There aren't any statutory mitigating factors that apply to this defendant to this type of an offense. There is mitigation in this record. It may not necessarily be statutory mitigation."

Specifically, the court determined mitigating factors included defendant's young age, receipt of a high school diploma, and employment history. It expressly rejected the idea that defendant's absence from his children's lives would be a mitigating factor, stating as follows:

"He's brought two children into the world. And, you know, I know he buys things for them, but buying a pair of shoes off and on or some diapers or whatever
doesn't equate with support of the children. You bring children into this world, you need to support them, not only monetarily, but you need to be there for them as a parent. So the fact that he has two children and any sentence is going to take him out of their life for a period of time is not a mitigating factor as far as this court is concerned."

Finally, the court found statutory factors in aggravation included defendant's prior drug-related conviction and the "deterrent factor."

_Records provided_
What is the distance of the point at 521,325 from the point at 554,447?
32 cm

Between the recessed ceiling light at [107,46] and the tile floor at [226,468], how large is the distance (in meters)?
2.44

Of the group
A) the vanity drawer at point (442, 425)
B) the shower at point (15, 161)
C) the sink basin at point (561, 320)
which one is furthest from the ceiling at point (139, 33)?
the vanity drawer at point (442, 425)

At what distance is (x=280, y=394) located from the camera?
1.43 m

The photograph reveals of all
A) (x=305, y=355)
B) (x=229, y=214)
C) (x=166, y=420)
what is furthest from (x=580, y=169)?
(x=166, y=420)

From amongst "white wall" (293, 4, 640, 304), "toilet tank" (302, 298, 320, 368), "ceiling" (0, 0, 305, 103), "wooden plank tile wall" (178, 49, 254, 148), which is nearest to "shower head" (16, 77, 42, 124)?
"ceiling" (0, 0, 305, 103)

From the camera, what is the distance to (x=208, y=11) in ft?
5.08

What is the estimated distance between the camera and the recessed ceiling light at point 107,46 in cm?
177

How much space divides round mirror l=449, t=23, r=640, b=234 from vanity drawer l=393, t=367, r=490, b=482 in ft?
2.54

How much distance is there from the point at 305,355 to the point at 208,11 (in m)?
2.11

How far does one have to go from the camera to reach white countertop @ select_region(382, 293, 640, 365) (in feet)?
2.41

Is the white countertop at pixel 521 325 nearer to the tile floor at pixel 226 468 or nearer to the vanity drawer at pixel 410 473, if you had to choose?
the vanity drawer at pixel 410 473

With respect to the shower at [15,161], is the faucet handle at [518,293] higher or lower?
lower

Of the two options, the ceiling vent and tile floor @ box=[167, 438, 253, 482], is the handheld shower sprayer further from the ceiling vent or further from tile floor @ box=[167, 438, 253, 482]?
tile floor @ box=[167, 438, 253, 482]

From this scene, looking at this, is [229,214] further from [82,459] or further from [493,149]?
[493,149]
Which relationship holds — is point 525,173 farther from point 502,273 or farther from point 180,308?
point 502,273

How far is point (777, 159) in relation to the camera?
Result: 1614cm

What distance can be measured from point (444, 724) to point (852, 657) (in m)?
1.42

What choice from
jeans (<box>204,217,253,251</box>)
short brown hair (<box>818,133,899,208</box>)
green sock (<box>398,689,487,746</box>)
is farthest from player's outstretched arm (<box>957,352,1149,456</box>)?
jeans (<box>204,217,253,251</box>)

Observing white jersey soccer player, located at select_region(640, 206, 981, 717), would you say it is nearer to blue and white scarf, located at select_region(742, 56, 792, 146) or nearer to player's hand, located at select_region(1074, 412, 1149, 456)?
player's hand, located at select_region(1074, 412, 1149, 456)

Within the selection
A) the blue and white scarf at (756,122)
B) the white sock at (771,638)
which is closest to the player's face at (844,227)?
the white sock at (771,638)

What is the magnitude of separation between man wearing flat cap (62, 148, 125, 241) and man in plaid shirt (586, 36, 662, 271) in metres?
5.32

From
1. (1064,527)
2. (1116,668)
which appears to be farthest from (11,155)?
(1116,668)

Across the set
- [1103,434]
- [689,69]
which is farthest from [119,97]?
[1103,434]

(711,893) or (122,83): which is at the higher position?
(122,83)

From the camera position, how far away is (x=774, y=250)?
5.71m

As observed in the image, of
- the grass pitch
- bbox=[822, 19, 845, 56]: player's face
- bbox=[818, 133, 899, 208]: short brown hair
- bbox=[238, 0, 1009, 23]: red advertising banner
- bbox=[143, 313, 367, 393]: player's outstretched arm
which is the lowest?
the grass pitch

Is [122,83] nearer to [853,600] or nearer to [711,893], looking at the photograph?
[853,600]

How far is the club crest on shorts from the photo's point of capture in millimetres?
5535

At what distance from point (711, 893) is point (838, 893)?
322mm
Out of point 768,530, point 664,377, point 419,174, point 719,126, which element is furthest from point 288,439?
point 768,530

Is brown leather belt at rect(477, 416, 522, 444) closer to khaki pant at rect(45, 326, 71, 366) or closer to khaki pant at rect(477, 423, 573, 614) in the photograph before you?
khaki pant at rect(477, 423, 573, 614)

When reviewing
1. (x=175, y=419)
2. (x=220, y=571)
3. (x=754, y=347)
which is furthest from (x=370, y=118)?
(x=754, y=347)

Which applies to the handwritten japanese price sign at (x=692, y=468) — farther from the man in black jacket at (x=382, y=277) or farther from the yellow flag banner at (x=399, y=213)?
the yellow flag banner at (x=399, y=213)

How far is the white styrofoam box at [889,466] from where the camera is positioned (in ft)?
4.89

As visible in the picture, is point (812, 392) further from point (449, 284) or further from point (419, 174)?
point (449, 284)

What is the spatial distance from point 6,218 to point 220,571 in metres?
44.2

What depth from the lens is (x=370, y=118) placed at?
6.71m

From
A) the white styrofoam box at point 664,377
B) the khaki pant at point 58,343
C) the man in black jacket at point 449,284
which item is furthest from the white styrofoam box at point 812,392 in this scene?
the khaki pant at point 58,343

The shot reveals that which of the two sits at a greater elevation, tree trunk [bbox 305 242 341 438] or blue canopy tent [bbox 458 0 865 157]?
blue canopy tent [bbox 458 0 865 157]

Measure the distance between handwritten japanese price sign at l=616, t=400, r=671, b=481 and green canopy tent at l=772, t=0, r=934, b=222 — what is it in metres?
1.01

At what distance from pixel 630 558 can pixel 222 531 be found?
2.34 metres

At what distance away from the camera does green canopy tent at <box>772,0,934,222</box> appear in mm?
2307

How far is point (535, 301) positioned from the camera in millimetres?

_Exercise tasks_
1 – Does the sentencing passage support each of these statements? (a) The court counted the defendant's employment history as a mitigating factor. (b) The court treated the defendant's absence from his children's lives as a mitigating factor. (c) The court listed a prior drug-related conviction among the statutory factors in aggravation. Answer yes or no for each, quoting the words of the passage that decide it.
2 – Which mitigating factors did the court determine, according to the sentencing passage? List them all.
3 – Can you write the next part of the sentencing passage, starting after its last sentence?

_Responses to the tasks_
1 –
(a) Yes: "the court determined mitigating factors included defendant's young age, receipt of a high school diploma, and employment history."
(b) No: "any sentence is going to take him out of their life for a period of time is not a mitigating factor as far as this court is concerned."
(c) Yes: "the court found statutory factors in aggravation included defendant's prior drug-related conviction and the "deterrent factor.""

2 –
1. The defendant's young age
2. His receipt of a high school diploma
3. His employment history

3 –
¶ 36 In January 2013, defendant filed a motion to reconsider his sentence, arguing he "presented considerable evidence in mitigation that should have resulted in a lesser sentence." Defendant also maintained the trial court failed to consider testimony that the cash recovered on his person had been from a legitimate source rather than the sale of a controlled substance. The record reflects the same day defendant filed his motion to reconsider he also filed a notice of appeal. Ultimately, defendant's appeal was dismissed on his own motion. Thereafter, defendant filed a pro se postconviction petition. In November 2014, defendant, with the aid of counsel, filed a motion to withdraw his postconviction petition and a new motion to reconsider his sentence. In connection with his motion to reconsider, he argued his sentence was excessive and the court gave too much weight in aggravation to his prior criminal record and the factor of deterrence. With respect to mitigating factors, defendant claimed as follows:

"15. [The court] erred in giving too little weight in mitigation to Defendant's remorse and taking responsibility, his youth, his education, his lack of a serious and lengthy criminal history, his employment, the hardship on his dependents, and the community support he had ***.
16. [The court] also gave too little weight in mitigation to Defendant not being the target of the investigation and the Defendant's innocent explanation for the cash legitimately being in his possession."

In December 2014, the court denied defendant's motion to reconsider, stating it believed "the sentence imposed was appropriate."

¶ 37 This appeal followed.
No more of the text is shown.